**Task 1**
In the article on agile methodologies, who developed adaptive software development?

**Article**
'''

Kanban: Kanban is based on the visualization of work items on a Kanban board, allowing teams to manage their workflow more efficiently. It promotes a continuous flow of work, with tasks moving from "To Do" to "In Progress" to "Done" columns, focusing on limiting work in progress and promoting a steady delivery pace.

We should note that, the adoption of agile methodologies has led to benefits, including improved customer satisfaction, reduced project risks, better adaptability to changing requirements, and increased collaboration within development teams. However, it also requires commitment and active participation from all team members and stakeholders to be truly effective.

Evolution of agile methodologies

The evolution of agile methodologies is a fascinating journey that reflects the software development industry's continuous search for better ways to deliver high-quality products efficiently. The agile movement originated in the 1990’s, and over time, it has evolved and diversified into various methodologies and frameworks. Here's a brief overview of the key milestones in the evolution of agile methodologies:

Incremental and iterative development (1970’s-1980’s): The roots of agile can be traced back to the incremental and iterative development practices introduced in the 1970’s and 1980’s. Early software developers began to realize the benefits of breaking large projects into smaller, manageable increments and iterating on them to improve the product continuously.

Adaptive Software Development (ASD) and crystal (1990’s): In the early 1990’s, Jim Highsmith developed adaptive software development, which emphasized collaboration, incremental development, and embracing change. Around the same time, Alistair Cockburn introduced crystal methodologies, which focused on tailoring the development process based on the project's unique characteristics and team size.

'''

**Given records**
'''

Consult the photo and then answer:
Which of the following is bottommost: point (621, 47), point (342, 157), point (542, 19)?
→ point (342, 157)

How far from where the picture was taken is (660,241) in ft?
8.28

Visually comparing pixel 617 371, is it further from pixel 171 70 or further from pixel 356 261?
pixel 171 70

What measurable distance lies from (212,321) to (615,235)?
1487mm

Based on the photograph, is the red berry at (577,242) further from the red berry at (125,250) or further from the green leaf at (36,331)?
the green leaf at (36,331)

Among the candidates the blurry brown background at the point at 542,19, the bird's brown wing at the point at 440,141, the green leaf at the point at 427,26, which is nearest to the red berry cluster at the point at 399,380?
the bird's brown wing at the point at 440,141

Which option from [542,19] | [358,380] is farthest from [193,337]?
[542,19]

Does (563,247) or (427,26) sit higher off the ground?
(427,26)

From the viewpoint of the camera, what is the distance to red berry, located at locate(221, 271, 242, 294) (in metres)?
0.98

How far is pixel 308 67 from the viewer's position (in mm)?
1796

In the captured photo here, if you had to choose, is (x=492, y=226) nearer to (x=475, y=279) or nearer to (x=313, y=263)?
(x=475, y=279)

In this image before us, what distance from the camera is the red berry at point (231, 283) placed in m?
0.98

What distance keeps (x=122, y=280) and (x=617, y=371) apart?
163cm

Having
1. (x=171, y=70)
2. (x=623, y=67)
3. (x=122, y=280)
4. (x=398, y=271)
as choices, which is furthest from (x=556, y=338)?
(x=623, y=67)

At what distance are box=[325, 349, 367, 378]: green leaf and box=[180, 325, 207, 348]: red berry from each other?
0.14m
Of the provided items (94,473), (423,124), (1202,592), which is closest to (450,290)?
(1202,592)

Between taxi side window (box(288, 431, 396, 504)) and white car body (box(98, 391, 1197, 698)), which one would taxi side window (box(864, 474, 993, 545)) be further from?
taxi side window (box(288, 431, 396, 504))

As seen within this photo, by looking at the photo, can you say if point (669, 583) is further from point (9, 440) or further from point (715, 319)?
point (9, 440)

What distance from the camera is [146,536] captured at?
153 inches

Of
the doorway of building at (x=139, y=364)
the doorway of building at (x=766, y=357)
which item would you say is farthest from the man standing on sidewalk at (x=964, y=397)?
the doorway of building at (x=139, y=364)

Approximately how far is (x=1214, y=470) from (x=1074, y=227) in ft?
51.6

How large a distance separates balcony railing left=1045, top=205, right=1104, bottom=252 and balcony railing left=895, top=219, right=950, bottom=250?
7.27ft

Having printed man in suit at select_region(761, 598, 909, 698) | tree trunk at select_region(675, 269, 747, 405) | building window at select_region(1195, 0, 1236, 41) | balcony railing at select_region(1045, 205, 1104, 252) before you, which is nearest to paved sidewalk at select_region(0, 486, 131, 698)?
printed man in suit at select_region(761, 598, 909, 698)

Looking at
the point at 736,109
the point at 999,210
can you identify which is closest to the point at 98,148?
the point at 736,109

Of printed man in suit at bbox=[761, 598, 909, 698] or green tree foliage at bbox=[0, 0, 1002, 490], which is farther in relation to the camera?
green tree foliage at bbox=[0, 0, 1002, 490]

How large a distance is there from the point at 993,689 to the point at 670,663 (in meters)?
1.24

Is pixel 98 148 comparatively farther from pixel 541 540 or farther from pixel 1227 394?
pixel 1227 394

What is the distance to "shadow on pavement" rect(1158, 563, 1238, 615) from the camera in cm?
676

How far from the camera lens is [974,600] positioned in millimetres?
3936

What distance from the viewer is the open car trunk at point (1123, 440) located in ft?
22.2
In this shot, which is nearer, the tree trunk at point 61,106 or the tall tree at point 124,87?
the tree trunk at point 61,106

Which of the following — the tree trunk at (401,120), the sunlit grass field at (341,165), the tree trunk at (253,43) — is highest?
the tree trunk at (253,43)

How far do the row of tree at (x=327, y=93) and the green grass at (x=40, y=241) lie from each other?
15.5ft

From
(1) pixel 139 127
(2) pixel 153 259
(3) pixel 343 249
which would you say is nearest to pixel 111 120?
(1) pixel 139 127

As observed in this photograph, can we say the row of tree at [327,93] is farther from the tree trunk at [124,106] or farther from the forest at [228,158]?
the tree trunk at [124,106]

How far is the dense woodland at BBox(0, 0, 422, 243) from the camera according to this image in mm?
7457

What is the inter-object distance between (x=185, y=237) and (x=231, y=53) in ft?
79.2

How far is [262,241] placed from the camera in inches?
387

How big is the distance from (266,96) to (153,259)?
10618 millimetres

'''

**Task 2**
Identify every line of the records that contains the word "other" and copy those lines. Case counts.

**Final result 1**
Jim Highsmith

**Final result 2**
At what distance are box=[325, 349, 367, 378]: green leaf and box=[180, 325, 207, 348]: red berry from each other?
How far do the row of tree at (x=327, y=93) and the green grass at (x=40, y=241) lie from each other?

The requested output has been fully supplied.